Short problem |
Write out the entries verbatim and leave the images out of the copy.

■ ■ ■ ■ ■ ■ ■

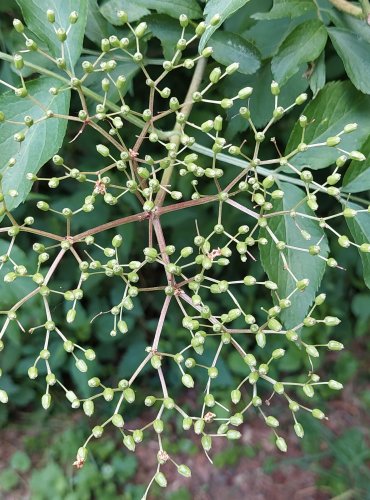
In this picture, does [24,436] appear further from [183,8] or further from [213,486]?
[183,8]

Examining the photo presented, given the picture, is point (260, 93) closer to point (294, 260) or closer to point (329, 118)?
point (329, 118)

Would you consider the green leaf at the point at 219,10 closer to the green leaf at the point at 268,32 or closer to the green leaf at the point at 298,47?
the green leaf at the point at 298,47

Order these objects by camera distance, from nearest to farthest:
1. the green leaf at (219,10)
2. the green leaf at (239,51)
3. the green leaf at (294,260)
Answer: the green leaf at (219,10) → the green leaf at (294,260) → the green leaf at (239,51)

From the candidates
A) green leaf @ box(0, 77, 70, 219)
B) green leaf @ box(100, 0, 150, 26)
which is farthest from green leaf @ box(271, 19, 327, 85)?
green leaf @ box(0, 77, 70, 219)

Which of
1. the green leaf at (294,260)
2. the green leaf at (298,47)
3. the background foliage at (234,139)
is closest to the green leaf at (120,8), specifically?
the background foliage at (234,139)

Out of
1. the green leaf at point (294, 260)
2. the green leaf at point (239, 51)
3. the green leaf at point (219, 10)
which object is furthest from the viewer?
the green leaf at point (239, 51)

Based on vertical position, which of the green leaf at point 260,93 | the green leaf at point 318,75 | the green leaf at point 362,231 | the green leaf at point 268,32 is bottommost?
the green leaf at point 362,231

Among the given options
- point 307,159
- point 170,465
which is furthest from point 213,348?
point 307,159

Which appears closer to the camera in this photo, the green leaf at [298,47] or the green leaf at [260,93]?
the green leaf at [298,47]

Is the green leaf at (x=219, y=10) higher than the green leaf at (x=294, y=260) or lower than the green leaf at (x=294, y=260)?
higher

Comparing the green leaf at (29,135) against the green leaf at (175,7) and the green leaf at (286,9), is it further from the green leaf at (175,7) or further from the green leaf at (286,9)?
the green leaf at (286,9)
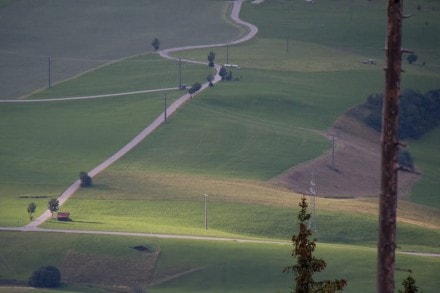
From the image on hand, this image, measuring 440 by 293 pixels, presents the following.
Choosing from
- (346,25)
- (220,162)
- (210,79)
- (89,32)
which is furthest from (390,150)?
(346,25)

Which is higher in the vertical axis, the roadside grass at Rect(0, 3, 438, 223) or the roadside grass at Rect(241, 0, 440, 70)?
the roadside grass at Rect(241, 0, 440, 70)

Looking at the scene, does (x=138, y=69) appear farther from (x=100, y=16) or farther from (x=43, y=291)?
(x=43, y=291)

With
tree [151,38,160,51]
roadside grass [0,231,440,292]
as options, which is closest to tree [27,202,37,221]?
roadside grass [0,231,440,292]

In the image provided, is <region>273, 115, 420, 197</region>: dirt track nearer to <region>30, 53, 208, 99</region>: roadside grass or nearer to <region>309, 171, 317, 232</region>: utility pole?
<region>309, 171, 317, 232</region>: utility pole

■ ■ ■ ■ ■ ■ ■

Problem solution |
In this picture, does [24,436] appear further from [183,8] or further from [213,486]?
[183,8]

Examining the photo presented, given the picture, is point (260, 93) closer to point (294, 260) or closer to point (329, 118)?
point (329, 118)

Would you consider the green leaf at the point at 219,10 closer to the green leaf at the point at 268,32 or closer to the green leaf at the point at 298,47?
the green leaf at the point at 298,47

Order these objects by camera distance, from nearest to farthest:
1. the green leaf at (219,10)
2. the green leaf at (239,51)
3. the green leaf at (294,260)
Answer: the green leaf at (219,10) → the green leaf at (294,260) → the green leaf at (239,51)

From the candidates
A) green leaf @ box(0, 77, 70, 219)
B) green leaf @ box(100, 0, 150, 26)
which is farthest from green leaf @ box(271, 19, 327, 85)?
green leaf @ box(0, 77, 70, 219)

Which of
1. the green leaf at (294,260)
2. the green leaf at (298,47)
3. the background foliage at (234,139)
is closest to the green leaf at (120,8), specifically?
the background foliage at (234,139)

Out of
1. the green leaf at point (294, 260)
2. the green leaf at point (239, 51)
3. the green leaf at point (219, 10)
which object is furthest from the viewer?
the green leaf at point (239, 51)

Based on vertical position, which of the green leaf at point 260,93 | the green leaf at point 318,75 | the green leaf at point 362,231 | the green leaf at point 268,32 is bottommost?
the green leaf at point 362,231

Among the given options
- point 307,159
- point 170,465
which is furthest from point 213,348?
point 307,159

Which appears closer to the camera in this photo, the green leaf at [298,47] or the green leaf at [260,93]?
the green leaf at [298,47]

Is the green leaf at (x=219, y=10) higher than the green leaf at (x=294, y=260) or lower than the green leaf at (x=294, y=260)?
higher

Comparing the green leaf at (29,135) against the green leaf at (175,7) and the green leaf at (286,9), is it further from the green leaf at (175,7) or further from the green leaf at (286,9)?
the green leaf at (286,9)
From the image on hand, this image, measuring 440 by 293 pixels, presents the following.
Choosing from
- (346,25)
- (220,162)
- (210,79)
- (89,32)
which is furthest from (390,150)?
(346,25)

Which is higher in the vertical axis, the roadside grass at Rect(0, 3, 438, 223) or the roadside grass at Rect(241, 0, 440, 70)?
the roadside grass at Rect(241, 0, 440, 70)

Looking at the scene, does (x=138, y=69) appear farther from (x=100, y=16) or farther from (x=43, y=291)?
(x=43, y=291)

With
tree [151,38,160,51]
roadside grass [0,231,440,292]
as options, which is closest to tree [27,202,37,221]?
roadside grass [0,231,440,292]

In the image provided, is <region>273, 115, 420, 197</region>: dirt track nearer to <region>30, 53, 208, 99</region>: roadside grass or nearer to <region>309, 171, 317, 232</region>: utility pole?
<region>309, 171, 317, 232</region>: utility pole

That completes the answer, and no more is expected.